Así como el «Conejo» Villarán, el viejo conejo ahora, se convirtió en un ídolo acuático, Cuéllar, Pichulita, engendró la antítesis del referente generacional. Entonces, deberíamos preguntarle a Vargas Llosa: ¿la historia de Cuéllar le ocurrió a un conocido tuyo? ¿Quieres que la gente tome conciencia de cómo los hechos pueden desencadenarse inesperadamente, de cómo la luz da paso a las sombras?

Los relatos comentados son un regreso a la infancia de su autor, son la epopeya literaria de lo que vivió en las viejas calles del barrio Miraflores. Es la reminiscencia de los retos de la adultez, de las despedidas de la niñez, de la añoranza de lo bueno y el desprecio de lo malo. Son, ante todo, palabras, comentarios de una experiencia, propia quizás, no explícita, pero decidora: la juventud —en este caso, entre hombres, claro está— es un proceso de cambios, dolor y descubrimiento.

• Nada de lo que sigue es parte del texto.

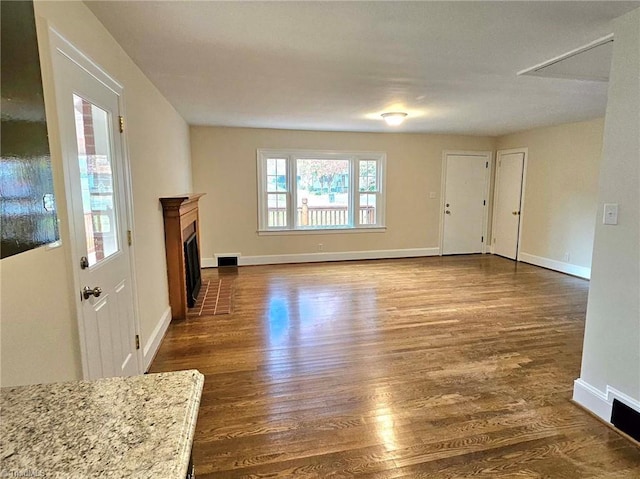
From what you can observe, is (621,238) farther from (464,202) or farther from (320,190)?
(464,202)

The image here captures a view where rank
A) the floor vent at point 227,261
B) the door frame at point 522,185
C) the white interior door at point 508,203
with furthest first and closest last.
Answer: the white interior door at point 508,203 < the door frame at point 522,185 < the floor vent at point 227,261

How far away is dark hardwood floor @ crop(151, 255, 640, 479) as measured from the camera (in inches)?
69.5

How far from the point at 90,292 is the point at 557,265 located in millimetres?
6181

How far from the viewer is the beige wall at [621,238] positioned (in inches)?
72.7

El grupo de amigos de Cuéllar vivió, seguramente, aliviados por no haber sido ellos las víctimas de Judas, felices de no haber vivido esa experiencia traumática, contentos de haber dejado de ser cachorros. Miguel, en tanto, también se regocijó —pese a que casi pereció en el frío océano de invierno— por lo que le esperaba tras el desafío con Rubén. Al fin y al cabo, sólo era un día domingo más. Todos, en resumen, perdieron la inocencia.